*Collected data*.

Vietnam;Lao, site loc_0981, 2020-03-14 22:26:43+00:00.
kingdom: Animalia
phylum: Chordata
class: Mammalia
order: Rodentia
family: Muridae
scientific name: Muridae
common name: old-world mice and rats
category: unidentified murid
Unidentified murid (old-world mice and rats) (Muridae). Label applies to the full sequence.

*What you are asked to do*. Give an exact copy of every line from the one holding "scientific name: Muridae" through the end of the records, both included, and no other lines.

*Written reply*.
scientific name: Muridae
common name: old-world mice and rats
category: unidentified murid
Unidentified murid (old-world mice and rats) (Muridae). Label applies to the full sequence.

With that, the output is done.